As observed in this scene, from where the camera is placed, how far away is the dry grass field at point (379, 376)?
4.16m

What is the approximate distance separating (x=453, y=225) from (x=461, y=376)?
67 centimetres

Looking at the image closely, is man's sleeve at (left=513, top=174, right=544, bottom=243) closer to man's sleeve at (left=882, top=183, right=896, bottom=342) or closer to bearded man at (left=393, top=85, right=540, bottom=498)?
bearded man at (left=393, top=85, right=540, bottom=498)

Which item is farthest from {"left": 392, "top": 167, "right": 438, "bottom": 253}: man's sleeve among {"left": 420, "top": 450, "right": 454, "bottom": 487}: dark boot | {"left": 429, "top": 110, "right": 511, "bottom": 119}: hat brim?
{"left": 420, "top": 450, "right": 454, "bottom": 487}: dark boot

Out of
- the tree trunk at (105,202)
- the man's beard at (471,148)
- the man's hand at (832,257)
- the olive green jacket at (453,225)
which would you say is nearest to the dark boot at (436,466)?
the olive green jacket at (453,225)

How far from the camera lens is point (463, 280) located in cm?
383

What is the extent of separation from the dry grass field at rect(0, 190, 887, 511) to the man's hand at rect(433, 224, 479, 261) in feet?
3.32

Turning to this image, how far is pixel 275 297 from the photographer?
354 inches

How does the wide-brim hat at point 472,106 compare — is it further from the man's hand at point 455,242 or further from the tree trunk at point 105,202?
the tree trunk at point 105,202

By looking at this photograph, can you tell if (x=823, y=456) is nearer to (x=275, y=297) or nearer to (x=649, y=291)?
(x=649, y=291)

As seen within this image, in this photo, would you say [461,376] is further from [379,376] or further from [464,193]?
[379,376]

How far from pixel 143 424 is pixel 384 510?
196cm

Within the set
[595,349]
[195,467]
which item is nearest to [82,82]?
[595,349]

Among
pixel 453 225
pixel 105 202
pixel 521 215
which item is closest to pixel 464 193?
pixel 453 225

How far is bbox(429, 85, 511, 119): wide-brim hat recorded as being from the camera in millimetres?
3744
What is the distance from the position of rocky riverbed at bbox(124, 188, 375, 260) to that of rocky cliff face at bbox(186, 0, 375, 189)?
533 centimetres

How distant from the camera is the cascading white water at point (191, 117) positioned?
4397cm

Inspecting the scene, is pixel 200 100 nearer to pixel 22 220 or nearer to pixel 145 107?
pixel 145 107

* Instructions to follow *
Transcribe all of the rows above verbatim, preserving every coordinate, unit and line break.

* Answer for this exercise *
As observed in this scene, from where the camera is placed, how far away is the dry grass field at point (379, 376)?
4.16m

What is the approximate distance separating (x=453, y=225) from (x=461, y=376)?
67 centimetres

Looking at the image closely, is man's sleeve at (left=513, top=174, right=544, bottom=243) closer to man's sleeve at (left=882, top=183, right=896, bottom=342) or closer to bearded man at (left=393, top=85, right=540, bottom=498)?
bearded man at (left=393, top=85, right=540, bottom=498)

Which item is farthest from {"left": 392, "top": 167, "right": 438, "bottom": 253}: man's sleeve among {"left": 420, "top": 450, "right": 454, "bottom": 487}: dark boot | {"left": 429, "top": 110, "right": 511, "bottom": 119}: hat brim?
{"left": 420, "top": 450, "right": 454, "bottom": 487}: dark boot

Out of
- the tree trunk at (105,202)
- the man's beard at (471,148)
- the man's hand at (832,257)
- the olive green jacket at (453,225)
which would you say is nearest to the dark boot at (436,466)?
the olive green jacket at (453,225)

How far from the camera lens is point (463, 280) located in cm?
383

What is the extent of separation from the dry grass field at rect(0, 190, 887, 511) to the man's hand at rect(433, 224, 479, 261) in feet?
3.32

Turning to this image, how far is pixel 275 297 from the photographer?
354 inches

How does the wide-brim hat at point 472,106 compare — is it further from the man's hand at point 455,242 or further from the tree trunk at point 105,202?
the tree trunk at point 105,202

By looking at this photograph, can you tell if (x=823, y=456) is nearer to (x=275, y=297) or nearer to (x=649, y=291)?
(x=649, y=291)

As seen within this image, in this photo, would you say [461,376] is further from [379,376] or further from [464,193]?
[379,376]

How far from pixel 143 424 is pixel 384 510?
196cm

Within the set
[595,349]
[195,467]
which item is nearest to [82,82]?
[595,349]

Among
pixel 453 225
pixel 105 202
pixel 521 215
which item is closest to pixel 464 193?
pixel 453 225

How far is bbox(429, 85, 511, 119): wide-brim hat recorded as being from the camera in millimetres?
3744
What is the distance from the position of rocky riverbed at bbox(124, 188, 375, 260) to that of rocky cliff face at bbox(186, 0, 375, 189)?
533 centimetres

How distant from the camera is the cascading white water at point (191, 117) positioned?
4397cm

Inspecting the scene, is pixel 200 100 nearer to pixel 22 220 or nearer to pixel 145 107?
pixel 145 107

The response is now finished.